QUOTED TEXT:
....

Hot cross buns

Everyone with a pulse is aware the hot cross buns are a traditional Easter treat in the UK. However, these sticky buns also have a sticky history.

Most scholars are content with the notion that hot cross buns appeared St Albans in the 14th Century when local monk Brother Thomas Rodcliffe would distribute his buns on Good Friday as alms for the poor. However, Mary I of England (and later Elizabeth I) decreed that spiced buns with a cross on them were so special that they were illegal on any day except Good Friday and Christmas Day. This turned the hot cross bun not only into contraband, but also into an item pretty much only eaten at Easter.

Elizabeth I (1533–1603) Portrait George Gower c1588.

The special status afforded to hot cross buns by the lunatic women of the House of Tudor gave rise to various legends, superstitions and traditions regarding these baked goods. In summary:

  1. If carried on a ship, hot cross buns will bring good fortune and prevent shipwrecks.

....

GOAL:
Restate the passage on hot cross buns, beginning at the words "Everyone with a" and stopping after "eaten at Easter.", and replace "Good Friday" with "Maundy Thursday" throughout. Answer from the passage on hot cross buns alone.

....

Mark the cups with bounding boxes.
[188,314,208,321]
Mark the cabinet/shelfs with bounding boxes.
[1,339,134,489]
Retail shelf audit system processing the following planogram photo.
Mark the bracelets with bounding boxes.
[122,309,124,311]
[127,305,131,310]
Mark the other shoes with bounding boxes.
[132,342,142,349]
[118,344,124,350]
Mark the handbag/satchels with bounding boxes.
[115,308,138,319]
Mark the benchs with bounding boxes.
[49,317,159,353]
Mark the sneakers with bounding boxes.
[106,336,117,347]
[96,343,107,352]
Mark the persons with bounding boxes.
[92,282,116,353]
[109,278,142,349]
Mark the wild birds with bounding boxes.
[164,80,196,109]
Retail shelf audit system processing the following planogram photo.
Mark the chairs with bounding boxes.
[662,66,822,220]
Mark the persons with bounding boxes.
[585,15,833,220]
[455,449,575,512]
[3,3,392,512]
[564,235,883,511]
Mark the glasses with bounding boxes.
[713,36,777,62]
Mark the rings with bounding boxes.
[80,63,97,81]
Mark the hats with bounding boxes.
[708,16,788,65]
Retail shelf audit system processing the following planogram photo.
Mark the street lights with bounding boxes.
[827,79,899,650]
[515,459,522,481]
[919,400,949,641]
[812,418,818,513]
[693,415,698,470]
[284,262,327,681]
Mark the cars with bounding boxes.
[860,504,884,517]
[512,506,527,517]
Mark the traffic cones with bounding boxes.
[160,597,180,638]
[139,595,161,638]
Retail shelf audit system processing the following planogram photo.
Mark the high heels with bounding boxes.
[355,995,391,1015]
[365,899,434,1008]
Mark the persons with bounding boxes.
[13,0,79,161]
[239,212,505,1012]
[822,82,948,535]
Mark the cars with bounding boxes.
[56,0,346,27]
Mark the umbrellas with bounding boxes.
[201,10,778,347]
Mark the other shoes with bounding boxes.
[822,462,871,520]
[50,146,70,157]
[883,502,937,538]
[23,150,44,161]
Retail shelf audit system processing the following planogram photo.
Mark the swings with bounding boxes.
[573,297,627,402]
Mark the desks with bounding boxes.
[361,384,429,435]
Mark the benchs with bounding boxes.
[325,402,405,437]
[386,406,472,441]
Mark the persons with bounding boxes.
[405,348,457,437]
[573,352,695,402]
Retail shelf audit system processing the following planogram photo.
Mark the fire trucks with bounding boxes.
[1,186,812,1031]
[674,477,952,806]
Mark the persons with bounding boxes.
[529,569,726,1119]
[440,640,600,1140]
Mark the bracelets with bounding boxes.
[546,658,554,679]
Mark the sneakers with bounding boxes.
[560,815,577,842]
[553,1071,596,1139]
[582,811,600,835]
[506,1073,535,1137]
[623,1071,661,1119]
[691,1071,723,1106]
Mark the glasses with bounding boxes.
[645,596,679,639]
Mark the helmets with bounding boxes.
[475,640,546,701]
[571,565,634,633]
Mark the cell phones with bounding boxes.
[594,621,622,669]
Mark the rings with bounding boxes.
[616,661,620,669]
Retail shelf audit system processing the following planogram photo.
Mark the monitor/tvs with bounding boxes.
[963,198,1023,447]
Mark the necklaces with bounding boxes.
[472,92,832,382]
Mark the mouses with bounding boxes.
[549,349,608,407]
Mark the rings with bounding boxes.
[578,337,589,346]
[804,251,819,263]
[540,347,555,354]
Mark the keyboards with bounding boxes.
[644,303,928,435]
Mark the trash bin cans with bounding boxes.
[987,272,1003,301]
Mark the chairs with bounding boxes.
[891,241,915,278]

....

ANSWER:
Everyone with a pulse is aware the hot cross buns are a traditional Easter treat in the UK. However, these sticky buns also have a sticky history.

Most scholars are content with the notion that hot cross buns appeared St Albans in the 14th Century when local monk Brother Thomas Rodcliffe would distribute his buns on Maundy Thursday as alms for the poor. However, Mary I of England (and later Elizabeth I) decreed that spiced buns with a cross on them were so special that they were illegal on any day except Maundy Thursday and Christmas Day. This turned the hot cross bun not only into contraband, but also into an item pretty much only eaten at Easter.